By Timo Holmquist, Contributing Blogger
The Winter Olympics are upon us! Every four years, a bunch of talented athletes compete in a series of heart-stopping events for the sake of international cooperation and the spirit of competition. And while nearly every Olympic event is mired in some form of controversy (the selection of snowless Beijing is a head-scratcher), most events produce blockbuster moments that stay with us for years.
The summer and winter Olympics alternate, so every two years, we have an Olympics. The last summer Olympics were in 2020, so 2022 brings us the winter edition. There are winter Olympic staples like alpine skiing and hockey, but they only tell a partial story. Tucked into the two-week bonanza are lesser-known events that run the gamut from fascinating to downright bizarre.

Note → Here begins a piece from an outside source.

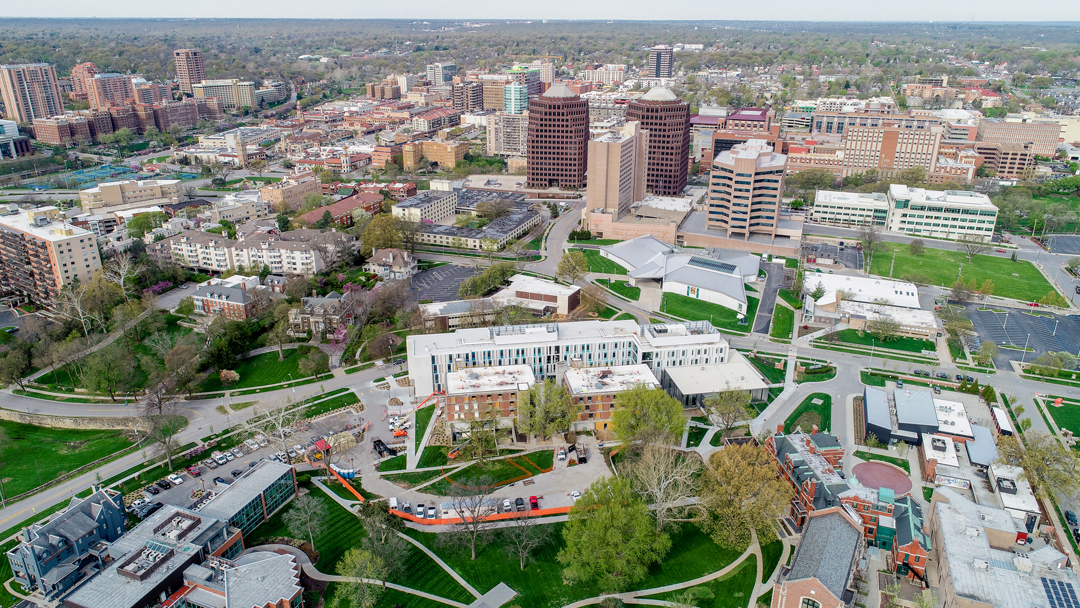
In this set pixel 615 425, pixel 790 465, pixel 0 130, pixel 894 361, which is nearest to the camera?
pixel 790 465

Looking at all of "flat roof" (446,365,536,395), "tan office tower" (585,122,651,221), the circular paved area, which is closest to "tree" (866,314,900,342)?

Let’s check out five lesser-known winter Olympic sports.
1. Ski Jumping
We’ll start with an event that’s been in the Olympics for years and is fairly well known but fascinating nonetheless. Unlike the downhill races, ski jumping is in a league of its own. Competitors start at the top of a massive ramp, gain an incredible amount of speed, and then leap into the air to see how far they can fly before landing in a base area. The ramps used in the 2022 Olympics come in two sizes. The normal hill is roughly 377 feet tall, and the larger hill is 446 feet tall. Watching athletes soar into the sky at highway speeds is a practice in anxiety management.
Another unique event at the Olympics—biathlon combines two seemingly unrelated disciplines; cross country skiing and target shooting. Racers have to make it around an exhausting cross-country course, stop at predetermine shooting stations, work to control rampant breathing, and make five successful target shots before getting back to skiing. Missing targets add time, which is a costly penalty since the lowest overall time decides the winner.
Curling is a team sport played on ice. Two teams take turns sliding granite stones towards a target painted on the ice with an inner and outer circle (Houses). You get points based on where the stone stops.
One player slides the stone from one end of the ice, using the space between the start line (Hack) and a subsequent line (Hog Line) to generate momentum. Holding onto the stone beyond the Hog Line is considered illegal.
As the stone takes off, two team members follow with brushes. The friction between the stone and the ice causes it to slow down, so the job of the sweepers is to brush the ice in front of the stone to allow it to travel farther. The two sweepers stop brushing when the “skip” (aka captain) thinks the momentum is good enough to get the stone into the target area. If the stone stops in one of the houses, it stays there. However, the other team then goes and has a chance to knock their opponent's stone out of the target area. It’s a strange and thoroughly entertaining sport.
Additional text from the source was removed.